Paul Abbott <paul at physics.uwa.edu.au> wrote:
> In article <e510la$8di$1 at smc.vnet.net>, riazzi at hotmail.com wrote:
[snip]
> Perhaps you could tell us what the real problem is so that other
> approaches could be suggested?

I happen to know, from private email, that Will's real problem involves
integrating polynomials in x times the fractional part of 1/x.

> > So what I'm looking for is a way to make Integrate produce a
> > closed-form expression for my integrand that does not produce these
> > discontinuities,
>
> While I'm a big fan of obtaining closed-form expressions, their utility
> is variable. Sometimes they are too cumbersome to be useful -- so the
> application you have in mind should determine how much work you should
> devote to obtaining a closed-form expression.

I was able to provide Will with what he needed. I'll just copy here from my
email to him:

"In any event, let me
just give you what you need to get a continuous antiderivative for any
polynomial in x times {1/x}:  Since {t}, the fractional part of t, is
the same as t - Floor[t], all I should need to give you is a
continuous antiderivative for x^n*Floor[1/x]. It's

(x^(n + 1)*Floor[1/x] + Zeta[n + 1, Floor[1/x] + 1])/(n + 1)

for integer n >= 1. For n = 0, you already have the result from my
earlier response to you."

> Note that, since Fr is the fractional part of 1/x, you can compute the
> integral (in this simple example) using Piecewise as follows:
>
>   g[x_] = Piecewise[Table[{1/x - n, 1/(n + 1) <= x < 1/n]},{n, 5}]]
>
>   Integrate[g[x], x]
>
> but this will not work if you have an infinite number of discontinuities.

- **Problems**
**A)** In the forum thread on integrating the fractional part of 1/x, what does Will's real problem involve?
**B)** Extend the forum thread on integrating the fractional part of 1/x, picking up after its final line.
The records play no part here.

- **Records**

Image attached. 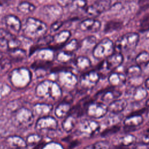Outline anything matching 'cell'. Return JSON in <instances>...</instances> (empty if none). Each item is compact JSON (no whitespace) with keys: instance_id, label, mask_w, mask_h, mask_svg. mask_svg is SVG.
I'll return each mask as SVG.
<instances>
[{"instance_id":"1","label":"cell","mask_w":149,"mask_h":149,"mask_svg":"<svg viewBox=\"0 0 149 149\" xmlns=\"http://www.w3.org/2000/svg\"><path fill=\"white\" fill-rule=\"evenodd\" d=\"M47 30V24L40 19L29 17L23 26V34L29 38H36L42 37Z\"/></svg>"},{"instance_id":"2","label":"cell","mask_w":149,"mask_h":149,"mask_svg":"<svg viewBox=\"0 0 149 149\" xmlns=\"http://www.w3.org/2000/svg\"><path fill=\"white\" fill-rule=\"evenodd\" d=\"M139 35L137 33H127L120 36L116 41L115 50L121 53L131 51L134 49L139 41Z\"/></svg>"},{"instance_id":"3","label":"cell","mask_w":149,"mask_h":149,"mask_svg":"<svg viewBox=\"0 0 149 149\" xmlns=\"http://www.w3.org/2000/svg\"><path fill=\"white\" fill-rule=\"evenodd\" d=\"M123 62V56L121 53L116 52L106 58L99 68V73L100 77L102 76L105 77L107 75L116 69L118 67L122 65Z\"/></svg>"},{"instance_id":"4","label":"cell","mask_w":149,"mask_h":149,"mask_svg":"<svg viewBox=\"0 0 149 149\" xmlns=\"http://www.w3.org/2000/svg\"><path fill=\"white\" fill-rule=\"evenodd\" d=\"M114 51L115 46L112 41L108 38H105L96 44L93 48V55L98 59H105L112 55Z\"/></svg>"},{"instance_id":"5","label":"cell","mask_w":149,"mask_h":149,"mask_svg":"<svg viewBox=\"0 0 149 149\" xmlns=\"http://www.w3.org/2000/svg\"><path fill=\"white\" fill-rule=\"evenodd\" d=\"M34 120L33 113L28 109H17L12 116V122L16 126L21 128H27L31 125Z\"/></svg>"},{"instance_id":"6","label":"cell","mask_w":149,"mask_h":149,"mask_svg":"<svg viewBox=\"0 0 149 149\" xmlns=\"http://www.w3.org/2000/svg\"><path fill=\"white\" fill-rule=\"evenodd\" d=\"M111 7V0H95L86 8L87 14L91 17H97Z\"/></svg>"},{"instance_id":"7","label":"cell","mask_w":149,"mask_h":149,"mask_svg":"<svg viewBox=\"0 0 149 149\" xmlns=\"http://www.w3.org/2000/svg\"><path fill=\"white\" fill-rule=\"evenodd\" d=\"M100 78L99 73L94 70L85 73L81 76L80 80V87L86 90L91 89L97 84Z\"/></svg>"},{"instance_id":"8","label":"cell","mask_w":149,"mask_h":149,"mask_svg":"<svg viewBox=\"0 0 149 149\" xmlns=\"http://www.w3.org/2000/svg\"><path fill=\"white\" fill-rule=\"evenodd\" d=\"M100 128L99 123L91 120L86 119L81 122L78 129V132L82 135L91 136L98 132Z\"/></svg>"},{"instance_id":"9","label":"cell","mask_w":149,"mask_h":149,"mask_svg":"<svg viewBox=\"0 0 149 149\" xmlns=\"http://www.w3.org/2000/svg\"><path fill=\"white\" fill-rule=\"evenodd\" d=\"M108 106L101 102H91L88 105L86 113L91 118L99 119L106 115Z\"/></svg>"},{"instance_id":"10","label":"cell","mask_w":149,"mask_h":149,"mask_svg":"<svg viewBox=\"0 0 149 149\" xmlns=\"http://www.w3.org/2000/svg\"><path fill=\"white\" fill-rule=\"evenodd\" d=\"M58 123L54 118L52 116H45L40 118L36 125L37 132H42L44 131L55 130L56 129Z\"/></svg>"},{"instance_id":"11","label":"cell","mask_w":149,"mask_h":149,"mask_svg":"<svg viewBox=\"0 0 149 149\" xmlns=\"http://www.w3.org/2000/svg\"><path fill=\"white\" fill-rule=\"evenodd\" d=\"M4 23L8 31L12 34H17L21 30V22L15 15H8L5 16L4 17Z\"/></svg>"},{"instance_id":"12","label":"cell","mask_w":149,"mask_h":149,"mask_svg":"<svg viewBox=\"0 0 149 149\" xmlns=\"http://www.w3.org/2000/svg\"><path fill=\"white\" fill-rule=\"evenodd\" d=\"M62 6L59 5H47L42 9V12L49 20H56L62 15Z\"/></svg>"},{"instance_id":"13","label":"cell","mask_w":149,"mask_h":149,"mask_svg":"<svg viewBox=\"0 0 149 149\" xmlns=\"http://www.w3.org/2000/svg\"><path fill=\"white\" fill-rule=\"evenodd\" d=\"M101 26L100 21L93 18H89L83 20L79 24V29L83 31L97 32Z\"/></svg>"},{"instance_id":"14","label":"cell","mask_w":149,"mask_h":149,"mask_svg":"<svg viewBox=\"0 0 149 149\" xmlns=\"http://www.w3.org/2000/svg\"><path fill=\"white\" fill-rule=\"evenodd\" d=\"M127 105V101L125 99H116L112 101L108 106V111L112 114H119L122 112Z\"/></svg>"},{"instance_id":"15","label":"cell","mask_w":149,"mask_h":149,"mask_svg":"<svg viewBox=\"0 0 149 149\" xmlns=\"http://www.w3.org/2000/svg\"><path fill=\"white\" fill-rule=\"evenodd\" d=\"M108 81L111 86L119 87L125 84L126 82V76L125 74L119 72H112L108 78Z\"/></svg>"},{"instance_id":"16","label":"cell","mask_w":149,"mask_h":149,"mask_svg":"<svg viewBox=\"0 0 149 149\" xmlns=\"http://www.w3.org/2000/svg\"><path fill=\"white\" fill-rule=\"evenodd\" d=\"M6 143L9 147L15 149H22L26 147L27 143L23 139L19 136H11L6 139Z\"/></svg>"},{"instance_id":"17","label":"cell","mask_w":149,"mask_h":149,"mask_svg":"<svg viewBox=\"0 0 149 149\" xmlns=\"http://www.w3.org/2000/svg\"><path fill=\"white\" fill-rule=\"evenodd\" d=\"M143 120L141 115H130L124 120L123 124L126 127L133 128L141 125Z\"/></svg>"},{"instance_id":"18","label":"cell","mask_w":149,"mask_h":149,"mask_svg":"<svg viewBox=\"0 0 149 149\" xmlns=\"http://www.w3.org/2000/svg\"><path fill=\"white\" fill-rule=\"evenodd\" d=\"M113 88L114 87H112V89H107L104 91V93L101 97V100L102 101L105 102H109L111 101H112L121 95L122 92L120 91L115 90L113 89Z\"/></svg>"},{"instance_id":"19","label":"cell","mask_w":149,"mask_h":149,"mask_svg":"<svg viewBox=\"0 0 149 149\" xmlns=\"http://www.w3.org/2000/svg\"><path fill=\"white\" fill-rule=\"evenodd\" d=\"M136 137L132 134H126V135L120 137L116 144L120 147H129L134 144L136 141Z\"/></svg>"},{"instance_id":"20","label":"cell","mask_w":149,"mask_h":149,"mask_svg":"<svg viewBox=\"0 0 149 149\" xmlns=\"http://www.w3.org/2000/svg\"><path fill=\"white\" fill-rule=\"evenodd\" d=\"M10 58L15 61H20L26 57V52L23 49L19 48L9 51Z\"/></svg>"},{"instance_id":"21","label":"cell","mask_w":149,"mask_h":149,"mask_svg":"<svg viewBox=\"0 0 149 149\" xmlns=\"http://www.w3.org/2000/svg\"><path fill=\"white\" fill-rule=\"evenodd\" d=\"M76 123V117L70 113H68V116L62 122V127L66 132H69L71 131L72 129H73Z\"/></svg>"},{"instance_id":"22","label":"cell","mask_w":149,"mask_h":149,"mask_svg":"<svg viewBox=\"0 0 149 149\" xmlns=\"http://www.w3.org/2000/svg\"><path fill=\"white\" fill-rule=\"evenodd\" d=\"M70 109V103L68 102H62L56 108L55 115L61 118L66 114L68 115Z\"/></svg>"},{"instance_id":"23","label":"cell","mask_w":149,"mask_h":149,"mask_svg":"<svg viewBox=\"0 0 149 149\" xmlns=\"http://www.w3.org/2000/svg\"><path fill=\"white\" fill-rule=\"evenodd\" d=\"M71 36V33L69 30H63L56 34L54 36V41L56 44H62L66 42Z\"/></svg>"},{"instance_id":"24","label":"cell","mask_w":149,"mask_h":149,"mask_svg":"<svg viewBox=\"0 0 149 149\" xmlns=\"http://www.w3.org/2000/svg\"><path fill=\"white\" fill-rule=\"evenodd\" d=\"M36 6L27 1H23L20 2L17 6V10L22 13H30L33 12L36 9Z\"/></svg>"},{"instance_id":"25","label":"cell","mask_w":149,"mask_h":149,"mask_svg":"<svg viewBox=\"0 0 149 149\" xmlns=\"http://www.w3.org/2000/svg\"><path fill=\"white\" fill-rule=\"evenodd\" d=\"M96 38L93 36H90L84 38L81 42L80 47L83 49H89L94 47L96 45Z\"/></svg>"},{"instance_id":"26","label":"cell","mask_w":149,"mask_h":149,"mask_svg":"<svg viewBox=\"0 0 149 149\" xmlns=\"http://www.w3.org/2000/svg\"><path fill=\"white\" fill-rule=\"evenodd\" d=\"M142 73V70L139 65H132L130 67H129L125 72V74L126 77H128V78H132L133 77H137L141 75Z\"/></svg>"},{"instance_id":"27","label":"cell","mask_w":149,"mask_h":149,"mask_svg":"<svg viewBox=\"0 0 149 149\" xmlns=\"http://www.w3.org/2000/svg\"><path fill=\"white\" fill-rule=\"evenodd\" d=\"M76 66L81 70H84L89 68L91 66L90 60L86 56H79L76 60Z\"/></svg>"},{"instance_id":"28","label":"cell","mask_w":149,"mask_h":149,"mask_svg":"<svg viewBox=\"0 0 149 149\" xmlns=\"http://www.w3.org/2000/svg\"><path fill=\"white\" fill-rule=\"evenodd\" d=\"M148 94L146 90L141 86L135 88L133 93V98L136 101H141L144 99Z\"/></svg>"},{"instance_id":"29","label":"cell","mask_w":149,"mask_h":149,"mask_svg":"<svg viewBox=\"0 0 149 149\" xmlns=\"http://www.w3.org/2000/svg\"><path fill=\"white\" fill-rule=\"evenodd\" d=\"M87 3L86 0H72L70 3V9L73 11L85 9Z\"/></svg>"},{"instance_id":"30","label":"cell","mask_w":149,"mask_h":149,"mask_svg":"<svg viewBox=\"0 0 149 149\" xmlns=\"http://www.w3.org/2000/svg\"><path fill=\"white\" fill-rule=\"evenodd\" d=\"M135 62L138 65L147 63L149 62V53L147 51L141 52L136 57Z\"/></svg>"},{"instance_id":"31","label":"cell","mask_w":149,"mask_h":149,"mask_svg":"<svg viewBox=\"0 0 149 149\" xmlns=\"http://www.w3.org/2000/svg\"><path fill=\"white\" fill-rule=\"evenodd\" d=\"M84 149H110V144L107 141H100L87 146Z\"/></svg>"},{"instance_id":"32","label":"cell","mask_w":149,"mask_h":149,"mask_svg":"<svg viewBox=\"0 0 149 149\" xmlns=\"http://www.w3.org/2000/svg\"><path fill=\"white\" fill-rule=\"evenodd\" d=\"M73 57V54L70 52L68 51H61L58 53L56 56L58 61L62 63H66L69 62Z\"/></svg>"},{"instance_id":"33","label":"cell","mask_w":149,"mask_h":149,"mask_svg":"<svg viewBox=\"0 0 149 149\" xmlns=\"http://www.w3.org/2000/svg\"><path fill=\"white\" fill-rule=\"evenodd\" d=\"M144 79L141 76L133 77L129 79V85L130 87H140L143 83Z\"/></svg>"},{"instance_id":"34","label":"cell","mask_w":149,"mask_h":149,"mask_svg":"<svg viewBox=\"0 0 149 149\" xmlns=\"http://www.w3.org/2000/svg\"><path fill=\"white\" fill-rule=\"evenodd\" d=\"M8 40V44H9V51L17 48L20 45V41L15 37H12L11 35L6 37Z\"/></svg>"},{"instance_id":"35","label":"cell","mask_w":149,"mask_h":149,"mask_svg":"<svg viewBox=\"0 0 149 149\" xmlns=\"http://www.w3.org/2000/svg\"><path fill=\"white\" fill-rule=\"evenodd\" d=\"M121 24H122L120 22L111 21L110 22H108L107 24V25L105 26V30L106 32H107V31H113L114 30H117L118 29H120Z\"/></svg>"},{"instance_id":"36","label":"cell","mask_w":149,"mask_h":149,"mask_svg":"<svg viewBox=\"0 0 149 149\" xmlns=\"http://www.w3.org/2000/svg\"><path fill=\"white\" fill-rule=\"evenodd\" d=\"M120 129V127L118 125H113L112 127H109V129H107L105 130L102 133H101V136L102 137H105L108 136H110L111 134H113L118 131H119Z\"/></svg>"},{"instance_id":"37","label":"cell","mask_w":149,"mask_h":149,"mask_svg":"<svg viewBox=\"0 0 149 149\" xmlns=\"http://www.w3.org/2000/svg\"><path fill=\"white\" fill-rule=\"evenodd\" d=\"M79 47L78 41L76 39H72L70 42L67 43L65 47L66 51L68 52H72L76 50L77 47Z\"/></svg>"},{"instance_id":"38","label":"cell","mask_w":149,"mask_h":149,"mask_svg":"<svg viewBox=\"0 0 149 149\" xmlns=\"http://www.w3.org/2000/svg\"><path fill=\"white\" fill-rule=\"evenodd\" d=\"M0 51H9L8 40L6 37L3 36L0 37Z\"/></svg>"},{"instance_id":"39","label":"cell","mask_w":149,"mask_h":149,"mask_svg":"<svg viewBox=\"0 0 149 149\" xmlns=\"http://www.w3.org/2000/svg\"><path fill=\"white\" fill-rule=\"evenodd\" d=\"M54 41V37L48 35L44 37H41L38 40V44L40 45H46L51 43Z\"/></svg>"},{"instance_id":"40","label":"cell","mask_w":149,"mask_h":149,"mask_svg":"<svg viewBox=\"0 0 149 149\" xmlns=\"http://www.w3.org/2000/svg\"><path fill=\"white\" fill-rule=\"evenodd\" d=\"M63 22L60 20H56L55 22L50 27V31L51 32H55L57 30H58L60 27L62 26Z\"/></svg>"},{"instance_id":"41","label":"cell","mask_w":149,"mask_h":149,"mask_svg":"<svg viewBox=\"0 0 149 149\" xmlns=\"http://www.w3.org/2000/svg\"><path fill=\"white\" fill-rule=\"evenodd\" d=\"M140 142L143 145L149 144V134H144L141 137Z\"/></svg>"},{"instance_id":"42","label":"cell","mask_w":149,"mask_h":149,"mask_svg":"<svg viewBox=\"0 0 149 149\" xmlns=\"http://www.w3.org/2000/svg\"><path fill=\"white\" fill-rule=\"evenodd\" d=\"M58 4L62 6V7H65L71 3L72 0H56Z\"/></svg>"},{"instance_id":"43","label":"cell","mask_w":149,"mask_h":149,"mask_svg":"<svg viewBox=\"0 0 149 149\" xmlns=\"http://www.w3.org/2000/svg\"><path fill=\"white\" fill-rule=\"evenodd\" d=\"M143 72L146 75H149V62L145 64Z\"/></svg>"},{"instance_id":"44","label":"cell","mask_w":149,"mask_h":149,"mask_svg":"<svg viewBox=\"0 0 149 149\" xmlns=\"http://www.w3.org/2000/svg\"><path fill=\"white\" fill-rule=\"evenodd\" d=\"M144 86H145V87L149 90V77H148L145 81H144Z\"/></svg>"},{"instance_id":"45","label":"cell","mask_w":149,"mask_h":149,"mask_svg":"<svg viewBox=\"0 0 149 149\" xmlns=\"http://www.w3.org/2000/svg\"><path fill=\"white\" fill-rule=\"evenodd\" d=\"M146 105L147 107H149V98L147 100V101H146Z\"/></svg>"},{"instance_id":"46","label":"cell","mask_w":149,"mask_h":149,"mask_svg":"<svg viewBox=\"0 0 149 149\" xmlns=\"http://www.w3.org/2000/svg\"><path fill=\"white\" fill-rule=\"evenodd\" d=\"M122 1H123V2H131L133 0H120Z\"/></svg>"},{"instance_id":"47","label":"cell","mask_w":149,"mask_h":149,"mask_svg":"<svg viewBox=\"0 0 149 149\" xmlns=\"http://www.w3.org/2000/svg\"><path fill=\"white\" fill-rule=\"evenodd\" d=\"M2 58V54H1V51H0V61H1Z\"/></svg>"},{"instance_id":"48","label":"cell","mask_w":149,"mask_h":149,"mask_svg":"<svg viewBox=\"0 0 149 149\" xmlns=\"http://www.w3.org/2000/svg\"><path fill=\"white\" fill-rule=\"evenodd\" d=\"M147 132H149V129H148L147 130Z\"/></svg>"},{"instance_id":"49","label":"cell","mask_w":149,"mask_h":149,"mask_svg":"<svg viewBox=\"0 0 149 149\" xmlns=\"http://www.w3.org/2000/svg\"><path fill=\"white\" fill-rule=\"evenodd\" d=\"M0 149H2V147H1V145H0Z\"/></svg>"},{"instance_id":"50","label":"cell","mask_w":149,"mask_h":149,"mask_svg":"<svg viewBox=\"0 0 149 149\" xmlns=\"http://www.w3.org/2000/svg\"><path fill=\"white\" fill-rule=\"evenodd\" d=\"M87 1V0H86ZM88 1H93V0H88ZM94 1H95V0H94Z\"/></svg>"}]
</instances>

- **Solved problems**
**A)** Integrating polynomials in x times the fractional part of 1/x.

**B)**
>
> > plus some insight as to why they appear. I'd guess
> > the latter has to do with branch cuts in the complex plane for the
> > functions involved, and where the solution might have to do with
> > picking a different contour or somesuch, but that's getting into areas
> > I've long forgotten or never learned.
>
> David Cantrell and Zdislav V. Kovarik have posted on this topic on
> sci.math. Essentially, computer algebra systems often fail to give
> continuous antiderivatives for piecewise integrands.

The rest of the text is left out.